Os números ajudam a dimensionar o fenômeno. De acordo com os dados utilizados pelo Corriere della Sera, a riqueza total das famílias italianas alcançou €12,326 trilhões no fim de 2025, incluindo patrimônio imobiliário, participações empresariais e ativos financeiros.
Grande parte está concentrada justamente nas faixas etárias mais avançadas. As famílias cujo responsável tem mais de 65 anos possuem, em média, cerca de €197 mil em patrimônio financeiro. Considerando aproximadamente 9,1 milhões de famílias nessa faixa, chega-se a cerca de €1,8 trilhão. No patrimônio imobiliário, o valor estimado chega a €2,56 trilhões.
Somadas às famílias cujo responsável tem entre 51 e 64 anos, essas duas faixas etárias concentram cerca de 75% da riqueza mobiliária e imobiliária italiana.
E é aqui que começa uma transformação que interessa não apenas aos economistas, mas também aos filhos e netos dessa geração.
Na última década, estima-se que aproximadamente €1,475 trilhão já tenha sido transferido entre gerações, uma média de quase €147 bilhões por ano.
O processo também envolve imóveis: cerca de três milhões de moradias teriam mudado de mãos no período, muitas delas passando a representar uma fonte de renda para os herdeiros, por meio de venda, aluguel tradicional ou atividades ligadas ao turismo.
O movimento deve ganhar força na próxima década. Com mais de 82% dos italianos proprietários de suas casas e cerca de 30% dos imóveis nas mãos de pessoas com mais de 70 anos, a expectativa é de que quase seis milhões de residências sejam transferidas entre gerações nos próximos dez a 12 anos.

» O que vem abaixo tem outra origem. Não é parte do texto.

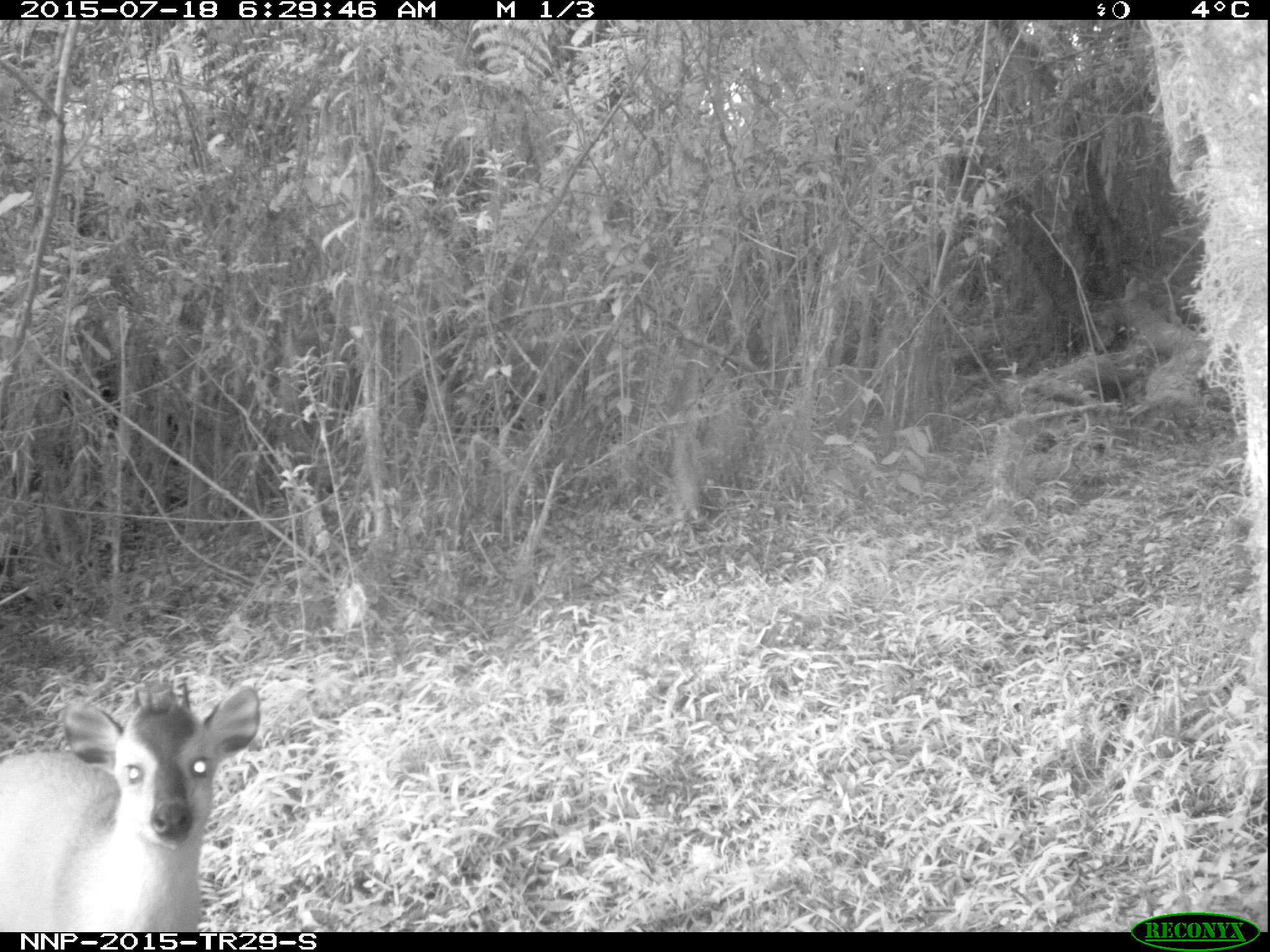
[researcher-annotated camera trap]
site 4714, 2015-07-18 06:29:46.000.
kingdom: Animalia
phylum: Chordata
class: Mammalia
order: Artiodactyla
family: Bovidae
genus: Cephalophus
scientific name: Cephalophus nigrifrons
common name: black-fronted duiker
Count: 1.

Não se trata apenas de uma questão patrimonial. Uma casa herdada pode significar moradia, renda de aluguel, capital para abrir um negócio ou dinheiro disponível para consumo e investimento. Em algumas famílias, o patrimônio recebido dos pais ou avós funciona inclusive como uma espécie de proteção diante de um mercado de trabalho que oferece poucas garantias aos mais jovens.
É uma das razões pelas quais a economia italiana pode ser mais resistente do que sugerem alguns de seus indicadores. O país enfrenta problemas conhecidos de produtividade, crescimento e emprego, mas possui uma enorme reserva privada acumulada durante as décadas de expansão econômica do pós-guerra.
O fenômeno também muda a maneira de olhar para os chamados silver, os italianos com mais de 50 ou 65 anos. Durante muito tempo, o envelhecimento foi tratado principalmente como um problema para as contas públicas, a previdência e o sistema de saúde. Mas existe outro lado dessa história: são justamente essas gerações que concentram uma parcela extraordinária da riqueza nacional.
Agora, esse patrimônio começa a atravessar a ponte entre gerações. Parte continuará sendo utilizada pelos próprios idosos, que vivem mais e por mais tempo; outra parte chegará aos filhos, netos e outros familiares. Uma parcela poderá ainda ser destinada a fundações e organizações beneficentes.
É um processo quase invisível no cotidiano, mas gigantesco em escala. Enquanto a Itália discute como voltar a crescer, milhões de famílias estão silenciosamente reorganizando a propriedade de casas, economias e investimentos acumulados ao longo de quase 80 anos.
A grande questão para os próximos anos será saber o que os herdeiros farão com essa riqueza: guardar, vender, investir, consumir ou transformá-la em novos negócios. O certo é que €1,8 trilhão está prestes a mudar de mãos — e essa transferência poderá ser uma das forças econômicas mais importantes da Itália na próxima década.